■ Instructions to follow
Continue the forum thread about finding ammunition for an old Smith & Wesson break-top revolver from the point where it stops.

** Opening Excerpt block **

# S&W 38 special vs. 38 "regular"



## rbmingie (Jun 17, 2019)

Back in the mid 70's my father gave me a very old Smith revolver that breaks down like a double barrel shotgun. He said this gun was a 38 regular, not a 38 special. I've never heard of a 38 regular outside my conversation with my father. So, my question...is it possible to get ammo for this gun? Like I said, I've never heard of a 38 regular...


----------



## denner12 (Oct 14, 2017)

I believe the pistol is a "lemon squeezer."
https://en.wikipedia.org/wiki/Smith_&_Wesson_Safety_Hammerless

I believe it's likewise chambered in .38 S&W Blackpowder developed in 1876-77. The .38 Smith and Wesson Cartridge was a fairly mild black powder cartridge that was typically chambered in break-top revolvers.

I'd be extremely careful to make sure the pistol's condition is up to par to shoot(i.e. take it to a competent gunsmith and have it checked thoroughly.) I'm pretty sure you could probably reload .38 S&W Blackpowder cartridges, and you may be able to find commercial ammo perhaps? Likewise, the pistol may have collectors value?


----------



## Steve M1911A1 (Feb 6, 2008)

*1.* Do not clean it up too much. Removing the dings and patina of age will destroy its value to a collector. Remove dirt, of course, and any rust which will come off when rubbed with a rough cloth that carries some oil (or with the end grain of an oily piece of balsa wood).
*2.* Modern .38 S&W cartridges are loaded "soft," exactly because of old pistols like yours. But do have it checked first.


----------



## win231 (Aug 5, 2015)

I've heard people are "going green" these days, but.....


----------



## pic (Nov 14, 2009)

38 reloads , wadcutters might be an option. 
Load n shoot away. If you're nervous about the integrity of the piece , let your wife shoot it first. (Kidding) maybe, lol, good luck


----------



## Steve M1911A1 (Feb 6, 2008)

pic said:


> 38 reloads , wadcutters might be an option...


Yeah. OK.
But _which_ "38 reloads"?

** Closing Excerpt block **
** Opening Exercise data block **

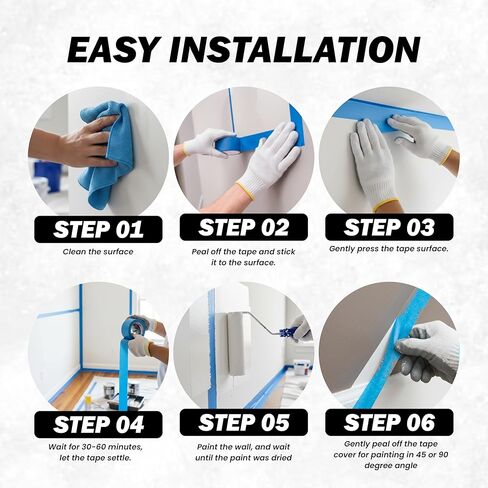 EASY INSTALLATION

STEP 01
Clean the surface

STEP 02
Peal off the tape and stick it to the surface.

STEP 03
Gently press the tape surface.

STEP 04
Wait for 30-60 minutes, let the tape settle.

STEP 05
Paint the wall, and wait until the paint was dried

STEP 06
Gently peal off the tape cover for painting in 45 or 90 degree angle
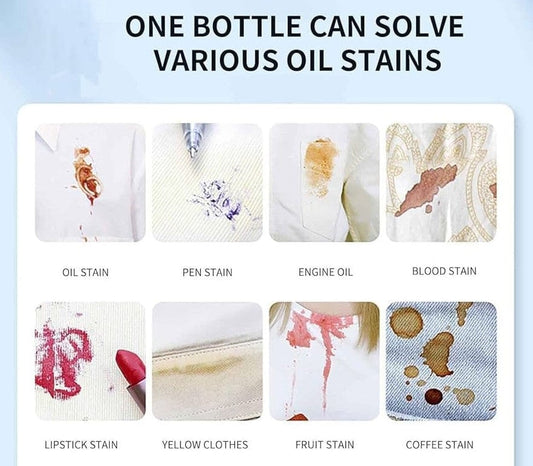 ONE BOTTLE CAN SOLVE VARIOUS OIL STAINS

OIL STAIN

PEN STAIN

ENGINE OIL

BLOOD STAIN

LIPSTICK STAIN

YELLOW CLOTHES

FRUIT STAIN

COFFEE STAIN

** Closing Exercise data block **

■ Answer section
Most of what you'll find, nowadays, is .38 Special, not .38 S&W.
And there's one heck of a difference!
The .38 Special is longer and slimmer; the .38 S&W is short and fat. They are _not_ interchangeable!

While a .38 Special cartridge loaded with a flush-fit wadcutter bullet might fit into a .38 S&W chamber, because it's smaller in diameter and its flush-fit bullet shortens its length, the result of firing it would be disastrous!
The .38 S&W pistol is not engineered to withstand even low-pressure .38 Special loads.


----------



## pic (Nov 14, 2009)

I stand corrected, I was thinking + p ammo. Thought the spl were low end.
Good correction


----------



## 54rambler (Oct 15, 2018)

Winchester and Remington used to sell factory loads in 38S&W. You just don't see them very often because there aren't many people shooting it anymore. I think the biggest buyers were owners of old Webley and Enfield revolvers from WWI. 
I would take it to a qualified gunsmith before ever trying to shoot it. It's an old survivor from a bygone era. There's no way to know how strong the springs are, or the release latch that opens the gun. All could be weak points that could cause problems if fired. It might be best used as a reminder of your dad and find a decent, newer revolver to shoot. Then pass them both on to your heirs sometime in the future. I wish I had been able to inherit my dad's gun when he passed, but it was a dep't issued gun and had to be turned in.


----------



## rbmingie (Jun 17, 2019)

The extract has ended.